The whole Places hierarchy is loaded and cached using&nbsp;

{code}
select ?x ?y where {?x a crm:E53_Place; skos:broader ?y. }
{code}
Vlado suggested using the following query if need to retrieve chain of parents for individual place:

{code}
SELECT ?label ?subTopicOf {
  {?x crm:P88i_forms_part_of [skos:prefLabel ?label; skos:broader [skos:prefLabel ?subTopicOf]]}
  UNION
  {?x skos:prefLabel ?label; skos:broader [skos:prefLabel ?subTopicOf]}
  FILTER (?x in (<http://collection.britishmuseum.org/id/place/x45461>,
                 <http://collection.britishmuseum.org/id/place/x66969>))
}
{code}

h2. Display Fields implementation


h3. API

- created a new enum DisplayField with names as specified on the above table. This is similar to the older Shortcut enum.

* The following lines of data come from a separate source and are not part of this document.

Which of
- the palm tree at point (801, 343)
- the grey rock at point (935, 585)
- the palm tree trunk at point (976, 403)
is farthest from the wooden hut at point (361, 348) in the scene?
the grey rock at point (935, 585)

The values were preserved where matching between the DisplayField and Shortcut enums
- added a new method to SearchAPI - frSearchNew() that should be used instead of frSearch()
- the results are Entities, for which Entity.getDisplayField(DisplayField) should be called. This is similar to the older Entity.getShortcutField(Shortcut), except that it now returns Literal\[\] instead of Entity\[\]. As Jana noted, this will cause problems with the Place hierarchy, which is currently implemented via getAncestors(URI)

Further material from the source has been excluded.